**WHAT YOU ARE ASKED TO DO**
Which lines of the material contain the word "image"? Locate each of them and copy it in full.

[Spatial question records]
####

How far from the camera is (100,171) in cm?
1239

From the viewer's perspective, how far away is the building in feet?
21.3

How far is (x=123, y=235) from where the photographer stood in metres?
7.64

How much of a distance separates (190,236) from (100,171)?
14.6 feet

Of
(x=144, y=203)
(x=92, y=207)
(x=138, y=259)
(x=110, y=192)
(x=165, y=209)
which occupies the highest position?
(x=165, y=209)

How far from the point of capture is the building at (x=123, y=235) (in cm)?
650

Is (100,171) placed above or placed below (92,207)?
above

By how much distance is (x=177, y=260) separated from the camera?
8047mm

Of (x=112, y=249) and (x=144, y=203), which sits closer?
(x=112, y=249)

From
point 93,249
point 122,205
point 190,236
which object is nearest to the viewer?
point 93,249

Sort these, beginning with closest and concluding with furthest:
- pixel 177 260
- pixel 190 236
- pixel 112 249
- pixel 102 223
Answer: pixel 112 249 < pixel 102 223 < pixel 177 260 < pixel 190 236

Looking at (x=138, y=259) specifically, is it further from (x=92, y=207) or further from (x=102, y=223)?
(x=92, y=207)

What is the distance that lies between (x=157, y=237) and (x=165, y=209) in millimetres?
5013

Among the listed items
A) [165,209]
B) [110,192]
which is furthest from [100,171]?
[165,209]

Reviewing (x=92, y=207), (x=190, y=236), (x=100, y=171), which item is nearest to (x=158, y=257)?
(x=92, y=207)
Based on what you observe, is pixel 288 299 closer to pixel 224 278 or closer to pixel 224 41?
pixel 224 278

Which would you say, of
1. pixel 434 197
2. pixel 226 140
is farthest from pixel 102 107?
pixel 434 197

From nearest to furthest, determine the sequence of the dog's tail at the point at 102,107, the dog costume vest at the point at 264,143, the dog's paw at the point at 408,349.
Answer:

####

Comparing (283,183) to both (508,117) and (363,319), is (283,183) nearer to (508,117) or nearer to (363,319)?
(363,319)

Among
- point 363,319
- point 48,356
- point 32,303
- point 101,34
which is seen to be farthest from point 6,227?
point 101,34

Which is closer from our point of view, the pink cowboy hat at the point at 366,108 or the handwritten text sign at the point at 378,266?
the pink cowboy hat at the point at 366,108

####

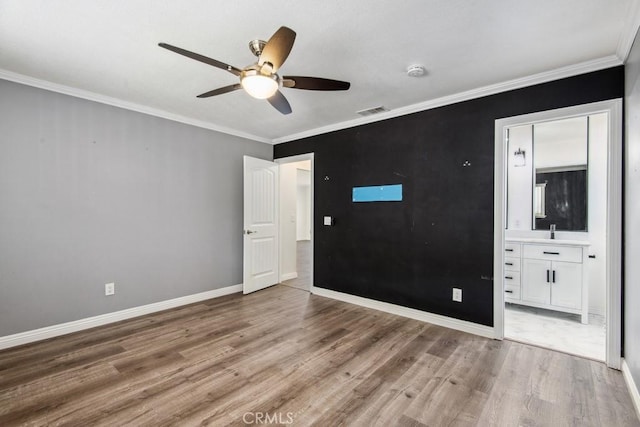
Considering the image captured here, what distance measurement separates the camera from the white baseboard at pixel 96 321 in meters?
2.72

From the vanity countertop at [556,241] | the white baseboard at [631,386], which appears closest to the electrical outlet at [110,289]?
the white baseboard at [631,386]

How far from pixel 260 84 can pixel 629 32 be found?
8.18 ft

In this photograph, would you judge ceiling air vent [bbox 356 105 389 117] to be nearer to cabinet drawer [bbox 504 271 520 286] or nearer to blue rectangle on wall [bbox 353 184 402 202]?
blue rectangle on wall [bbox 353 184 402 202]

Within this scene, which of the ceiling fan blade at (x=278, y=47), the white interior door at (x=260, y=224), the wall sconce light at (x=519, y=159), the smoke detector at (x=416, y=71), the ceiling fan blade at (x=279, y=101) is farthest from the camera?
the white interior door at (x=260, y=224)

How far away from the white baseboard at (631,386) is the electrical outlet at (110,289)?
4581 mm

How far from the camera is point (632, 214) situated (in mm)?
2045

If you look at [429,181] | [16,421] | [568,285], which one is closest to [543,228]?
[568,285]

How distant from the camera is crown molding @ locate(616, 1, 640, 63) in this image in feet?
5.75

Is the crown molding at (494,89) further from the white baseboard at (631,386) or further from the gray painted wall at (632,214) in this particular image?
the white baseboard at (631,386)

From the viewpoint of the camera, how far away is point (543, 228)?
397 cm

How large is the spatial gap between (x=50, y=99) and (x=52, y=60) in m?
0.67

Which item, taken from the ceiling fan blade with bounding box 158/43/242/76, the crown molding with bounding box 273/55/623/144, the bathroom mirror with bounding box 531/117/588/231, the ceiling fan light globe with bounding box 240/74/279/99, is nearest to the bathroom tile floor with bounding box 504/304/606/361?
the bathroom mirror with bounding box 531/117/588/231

####

**EXERCISE OUTPUT**
Considering the image captured here, what distance measurement separates the camera from the white baseboard at pixel 96 321 in meters?
How distant from the camera is crown molding @ locate(616, 1, 640, 63) in this image in feet?
Is the crown molding at (494,89) further from the white baseboard at (631,386) or further from the gray painted wall at (632,214) in this particular image?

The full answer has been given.